With bears beginning to emerge from dens, wildlife experts say it’s time to follow all safety precautions, but also to be aware of the needs of the park’s treasured wildlife.

“It’s a time of celebration, it’s the arrival of spring, and the hardest part of winter is behind us, but we also need to recognize the needs of these animals – give them the space and distance they need to survive, to thrive,” Rafla said.

“They’ve been sleeping for a very long time, living off their fat reserves they’ve accumulated from their good season previously, but they are going to be a lot thinner, they are going to be hungry.”

With that said, food is scarce when bears emerge from hibernation.

They typically spend spring searching for food in the valley bottoms and don’t move to higher elevations until the snow disappears and vegetation greens up later in the season.

Typically, bear 122 and 136 head to the train tracks when first out of their dens each spring, where they search for spilled grain, or the remains of other wildlife that were struck and killed by trains over winter.

Rafla said it’s a difficult time of year for bears as they look for food, adding there’s no new vegetation for them to feed upon yet.

“There is always a chance there’s grain on the tracks that might bring them in if there’s no alternative,” he said.

“Having said that, we’ve recently worked with local CP staff to proactively remove any sprinkled grain on the tracks within the park.”

In addition, Rafla noted Canadian Pacific Railway also reports any time animals are struck on the railway line to Parks Canada throughout the year.

“Every spring or late winter, we will then ride the tracks looking for any carcasses that may have gone undetected,” he said.

Male bears and female bears without offspring will be the first to emerge from their winter hibernation.

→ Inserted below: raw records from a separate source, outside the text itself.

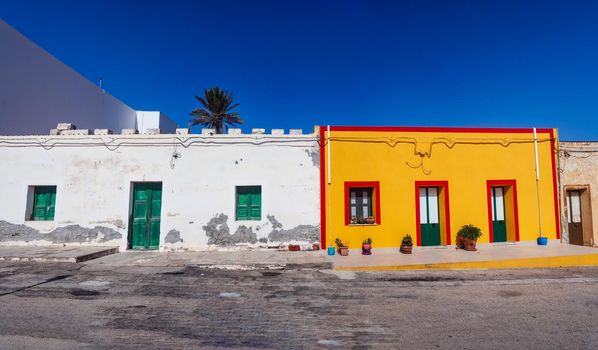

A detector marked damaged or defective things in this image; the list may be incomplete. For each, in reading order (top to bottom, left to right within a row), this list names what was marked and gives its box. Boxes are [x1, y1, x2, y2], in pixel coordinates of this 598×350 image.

peeling plaster wall [0, 133, 324, 250]
peeling plaster wall [564, 142, 598, 246]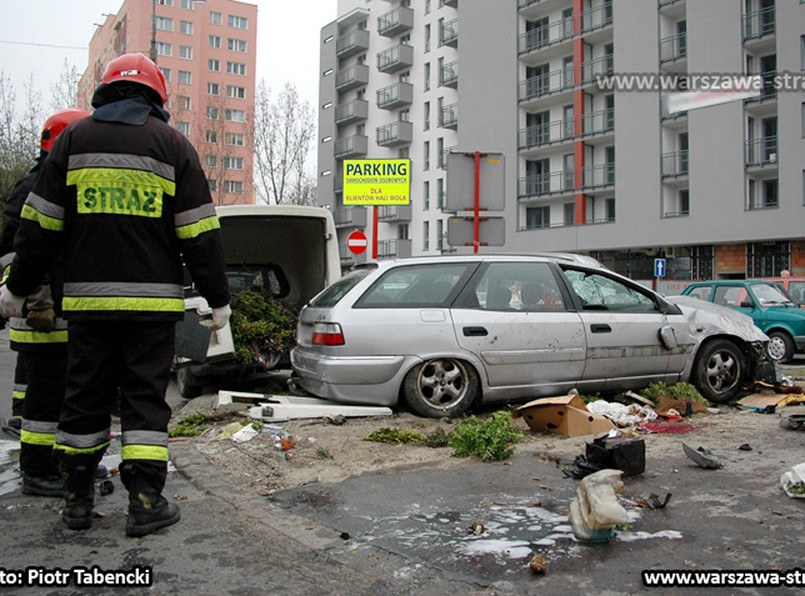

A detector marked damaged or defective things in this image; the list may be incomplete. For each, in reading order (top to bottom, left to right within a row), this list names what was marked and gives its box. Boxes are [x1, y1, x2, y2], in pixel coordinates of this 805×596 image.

crashed white van [176, 204, 340, 396]
damaged silver station wagon [290, 254, 772, 416]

Following that, females with older offspring will come out of their dens; then females with young-of-year cubs will be the last to emerge likely in late May and into early June.

“Those cubs are extremely vulnerable, so they’ll be nursing as we speak in the den site with their mom,” Rafla said.

With bears emerging, it’s time for residents and visitors to brush up on their safety awareness, including carrying bear spray, having it easily accessible, knowing how to use it and ensuring it has not expired.

Make noise, travel in groups, and keep dogs on leash and under control at all times.

Rafla said it’s also important for people to be aware of their surroundings when walking on trails.

“We still have snow on the ground, so you can pick up if there are bear tracks around,” Rafla said.

“You can change your trajectory to avoid where those bear tracks are going.”

Rafla also urges people to give bears their space.

“Every time they stop feeding – maybe there’s pressure from people or they avoid an area – that will contribute to a lack of calories and food that has potential consequences for them down the road,” he said.

Parks Canada asks that all bear sightings be reported to Banff dispatch at 403-762-1470.

In 2020, grizzly bear No. 122 was the first bear spotted in Banff National Park on Feb. 28  – the earliest a grizzly had been recorded out of the den in at least the last decade.

The previous year, a remote camera picked up The Boss on March 19, 2019. In 2018, he was spotted March 24. In 2017, there was a confirmed sighting of 122 on March 22, in 2016 on March 5, in 2015 March 19 and in 2014 on March 16.